Pada saat menari di jaba tengah, di jeroan pura sudah disiapkan tarian pamendak menghadap ke penari Baris Alok-Alok. Penari pamendak ini mulai dari yang membawa segehan, toya anyar, klungah, tuak, arak dan berem. Dilengkapi pula dengan api takepan yang dibuat dengan sambuk (kulit serabut buah kelapa). Para penari bergerak dengan mantap dengan gerakan tarian menyuguhkan apa yang mereka bawa.
Gerakan Tari Baris Alok-Alok pada saat menerima pamendak ditandai dengan posisi kaki kanan berada di depan dan kaki kiri berada di belakang, tangan kanan memegang kipas yang dilipat diletakkan di depan dada. Kemudian tangan kiri diayun ke belakang, posisi badan agak dibungkukkan sambil menghentakan kaki sebanyak tiga kali, lalu mereka juga bersorak ‘iiiiiiih.. uuuuuuuh………’

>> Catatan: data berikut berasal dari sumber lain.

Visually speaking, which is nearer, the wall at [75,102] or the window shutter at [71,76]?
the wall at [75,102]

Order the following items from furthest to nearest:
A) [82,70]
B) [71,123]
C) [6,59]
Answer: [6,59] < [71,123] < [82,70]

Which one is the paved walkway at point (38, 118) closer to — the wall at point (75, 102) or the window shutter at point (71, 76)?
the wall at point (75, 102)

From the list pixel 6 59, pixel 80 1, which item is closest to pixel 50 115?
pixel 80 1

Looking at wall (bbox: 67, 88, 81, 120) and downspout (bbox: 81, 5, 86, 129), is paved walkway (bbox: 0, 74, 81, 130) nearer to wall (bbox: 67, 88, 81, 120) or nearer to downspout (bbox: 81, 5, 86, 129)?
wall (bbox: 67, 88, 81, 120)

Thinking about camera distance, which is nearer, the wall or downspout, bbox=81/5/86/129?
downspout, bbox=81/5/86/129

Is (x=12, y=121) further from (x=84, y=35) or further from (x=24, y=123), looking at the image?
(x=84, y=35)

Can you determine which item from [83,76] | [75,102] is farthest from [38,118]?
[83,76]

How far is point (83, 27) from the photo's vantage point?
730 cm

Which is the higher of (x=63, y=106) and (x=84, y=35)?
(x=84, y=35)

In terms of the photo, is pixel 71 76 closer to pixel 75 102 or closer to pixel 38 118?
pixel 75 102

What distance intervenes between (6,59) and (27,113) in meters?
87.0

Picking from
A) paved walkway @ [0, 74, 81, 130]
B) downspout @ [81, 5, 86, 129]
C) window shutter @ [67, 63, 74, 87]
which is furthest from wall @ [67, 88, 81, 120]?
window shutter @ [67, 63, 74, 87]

Sorakan iiih, berarti memanggil Sang Bhuta Kala untuk menerima suguhan yang disajikan seperti segehan, toya anyar, klungah, tuak, arak, dan berem. Sedangkan sorakan Uuuuh, berarti meminta kepada Sang Bhuta Kala segera meninggalkan tempat itu setelah menerima suguhan dan tidak mengganggu jalannya upacara.

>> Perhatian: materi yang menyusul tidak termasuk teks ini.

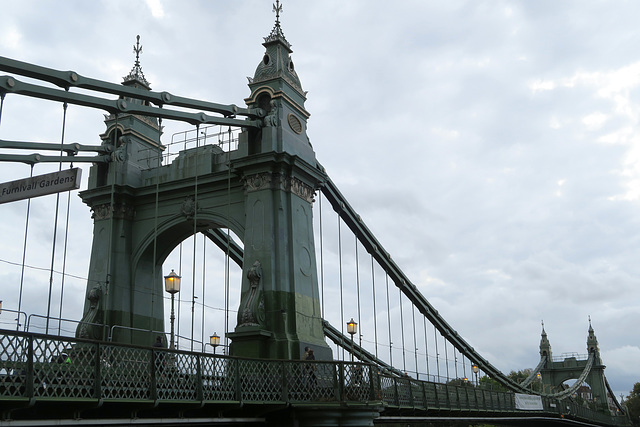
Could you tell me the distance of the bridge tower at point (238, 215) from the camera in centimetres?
2375

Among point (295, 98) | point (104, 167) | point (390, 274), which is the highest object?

Setelah para penari pamendak selesai menyuguhkan upakara pemendak, sebagian penari Baris Alok-alok yaitu baris pertama dan kedua menuju jeroan pura, sedangkan sisanya yang enam orang penari tetap menari di jaba tengah pura.
Penari yang ada di jeroan maupun di jaba tengah menari dengan posisi dan gerakan yang sama. Penari menari dengan memutar kipas yang dilipat, menghadap ke utara tiga kali pukulan gong dan menghadap ke selatan tiga kali pukulan gong.

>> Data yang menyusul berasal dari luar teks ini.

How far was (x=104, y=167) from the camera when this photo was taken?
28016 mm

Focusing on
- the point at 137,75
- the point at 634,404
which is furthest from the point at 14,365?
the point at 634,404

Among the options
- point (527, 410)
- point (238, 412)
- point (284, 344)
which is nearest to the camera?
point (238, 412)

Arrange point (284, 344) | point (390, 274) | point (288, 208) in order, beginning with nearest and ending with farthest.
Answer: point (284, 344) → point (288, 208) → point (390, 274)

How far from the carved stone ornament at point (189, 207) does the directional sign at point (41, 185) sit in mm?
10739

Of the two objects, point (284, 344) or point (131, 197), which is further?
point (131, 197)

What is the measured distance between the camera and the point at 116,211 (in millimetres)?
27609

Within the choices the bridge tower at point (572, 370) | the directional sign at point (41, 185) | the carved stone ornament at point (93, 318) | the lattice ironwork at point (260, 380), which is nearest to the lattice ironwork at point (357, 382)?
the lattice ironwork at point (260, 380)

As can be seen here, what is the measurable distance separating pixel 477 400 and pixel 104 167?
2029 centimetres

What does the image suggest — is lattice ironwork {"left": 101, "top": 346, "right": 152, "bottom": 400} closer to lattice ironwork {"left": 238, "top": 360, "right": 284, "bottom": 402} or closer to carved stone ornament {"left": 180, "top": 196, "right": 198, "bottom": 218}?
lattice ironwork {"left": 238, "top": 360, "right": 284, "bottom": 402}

Setelah menghadap ke utara penari berjongkok menghunus keris, selanjutnya mereka menari seperti keadaan sedang berperang. Menari dengan menggunakan keris yang diputar-putar menghadap ke utara tiga kali pukulan gong dan menghadap ke selatan tiga kali pukulan gong disertai juga dengan sorakan : iiiiiiiiih…….. uuuuuuuh. Setelah itu, mereka menyarungkan kembali kerisnya. “Tarian berakhir setelah semua penari bersorak iiiiiiiiih……. uuuuuh sebagai penutup tarian,” katanya.
Sementara terkait Baris Kupu-Kupu Kuning, Suarya menegaskan bahwa hampir sama dengan Alok-Alok, baik busana maupun penarinya. Sebelum gamelan melantunkan gendingnya, krama pria yang ingin ngayah siap-siap memakai busana yang sudah disiapkan seperti saput, kampuh, destar yang warnanya serba kuning dan perlengkapan lainnya berupa kipas yang warnanya juga kuning serta keris.
“Tari Baris Kupu-Kupu Kuning ini penarinya 12 orang yang tampil berjajar berbaris dua ke samping dan enam ke belakang. Begitu gambelan dibunyikan, penari yang sudah siap-siap di jaba pisan kemudian masuk ke jaba tengah melalui candi bentar,” ungkapnya.
Di jaba tengah pura mereka menari dengan seragam menggerakan kaki kiri dan kaki kanan secara bergantian digerakan ke depan dan ke belakang disertai dengan mengibas-ibaskan kipas yang mereka bawa tak ubahnya seperti kupu-kupu yang mengibas-ibaskan sayapnya.
Pakaian penari warnanya semuanya kuning dan mengibas-ibaskan kipas yang berwarna kuning tak ubahnya seperti kupu-kupu, maka tarian ini disebut Tari Baris Kupu-kupu Kuning.
Setelah beberapa waktu kemudian sebagian penari yang jumlahnya enam orang menuju utama mandala pura dan sebagian lagi yang jumlahnya juga enam orang tetap menari di jaba tengah.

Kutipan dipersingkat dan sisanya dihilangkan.